### YOUR INSTRUCTIONS
Once the pictures are set aside, transcribe each line of the data exactly.

### INPUT DATA
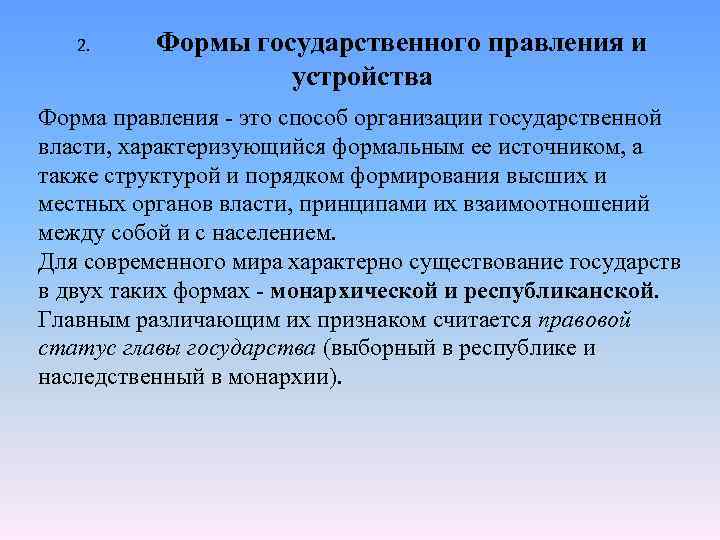 2. Формы государственного правления и устройства

Форма правления - это способ организации государственной власти, характеризующийся формальным ее источником, а также структурой и порядком формирования высших и местных органов власти, принципами их взаимоотношений между собой и с населением.
Для современного мира характерно существование государств в двух таких формах - монархической и республиканской. Главным различающим их признаком считается правовой статус главы государства (выборный в республике и наследственный в монархии).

### WRITTEN SOLUTION
 2. Формы государственного правления и устройства

Форма правления - это способ организации государственной власти, характеризующийся формальным ее источником, а также структурой и порядком формирования высших и местных органов власти, принципами их взаимоотношений между собой и с населением.
Для современного мира характерно существование государств в двух таких формах - монархической и республиканской. Главным различающим их признаком считается правовой статус главы государства (выборный в республике и наследственный в монархии).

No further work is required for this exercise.